───── Исходный текст

— Видите ли, в чем дело — я вам сокровенных чувств не поверяю… Я считаю, что это лишнее — поверять сокровенные чувства. Нужно, вероятно, делиться с людьми своими мыслями по поводу того, что их тоже интересует. А если я буду рассказывать свои сокровенные чувства, они вам могут быть совсем не интересны. Так можно докатиться до разговоров о том, кто с кем, кто как, кто когда и где…
Неужели не понимают, что у Высоцкого главное — мысль? А «чуйства» там всякие — это всего лишь топливо, бензин.
Но попадаются и вопросы, как говорится, нужные.
— Вопрос хороший и очень серьезный: мое отношение к России, Руси, ее достоинствам и, конечно, недостаткам… Это тема, над которой я вот уже двадцать лет работаю своими песнями. Поэтому, если вы действительно хотите узнать мое отношение — постарайтесь как можно больше собрать песен…
…Поняли они, что взгляд Высоцкого на Россию — не в строчках отдельных, и даже не в конкретных песнях, а во всей совокупности им написанного? Надо пояснить и для непонятливых:
— Ну, если говорить примитивно: я люблю все, что касается ее достоинств, и не принимаю все, ненавижу многое, — что касается недостатков.
А особенно цепляет записка: «Расскажите о своих стихах». На нее он отвечает сбивчиво и не без волнения:
— У меня очень много стихов… Я их никогда почему-то — даже не знаю, почему — не читал. Может быть, из-за того, что я пока не выработал своей манеры читать стихи… Вот когда это образуется, я, вероятно, просто буду делать творческие такие свои вечера — просто чтецкие, когда я просто буду читать стихи свои.

──────────
───── Исходные записи

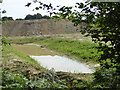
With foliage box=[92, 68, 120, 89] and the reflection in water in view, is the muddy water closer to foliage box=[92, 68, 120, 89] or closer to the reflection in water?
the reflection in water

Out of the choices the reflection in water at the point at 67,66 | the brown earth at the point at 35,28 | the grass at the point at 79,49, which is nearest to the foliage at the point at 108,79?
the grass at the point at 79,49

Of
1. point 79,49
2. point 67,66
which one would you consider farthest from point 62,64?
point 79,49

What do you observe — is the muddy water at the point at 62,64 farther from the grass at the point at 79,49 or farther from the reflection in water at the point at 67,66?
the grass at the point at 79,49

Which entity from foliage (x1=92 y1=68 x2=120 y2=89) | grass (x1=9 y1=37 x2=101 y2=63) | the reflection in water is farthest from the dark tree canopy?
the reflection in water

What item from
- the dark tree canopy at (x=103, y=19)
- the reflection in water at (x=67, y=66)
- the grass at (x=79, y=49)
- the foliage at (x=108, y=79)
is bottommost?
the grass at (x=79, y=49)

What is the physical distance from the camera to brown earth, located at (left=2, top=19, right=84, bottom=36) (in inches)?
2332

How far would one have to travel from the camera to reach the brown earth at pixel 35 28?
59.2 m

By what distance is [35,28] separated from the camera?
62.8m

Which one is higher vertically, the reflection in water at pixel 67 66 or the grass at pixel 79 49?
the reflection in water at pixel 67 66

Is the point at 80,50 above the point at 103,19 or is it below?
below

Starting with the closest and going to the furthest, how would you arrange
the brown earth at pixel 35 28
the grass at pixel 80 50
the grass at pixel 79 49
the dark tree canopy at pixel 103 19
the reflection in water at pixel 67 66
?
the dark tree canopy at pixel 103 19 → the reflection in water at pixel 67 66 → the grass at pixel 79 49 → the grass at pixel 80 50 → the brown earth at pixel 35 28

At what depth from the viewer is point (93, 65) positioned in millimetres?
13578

──────────

» Задание: Сколько лет, согласно тексту о Высоцком, он работает своими песнями над темой своего отношения к России?

» Решение задания: Двадцать лет.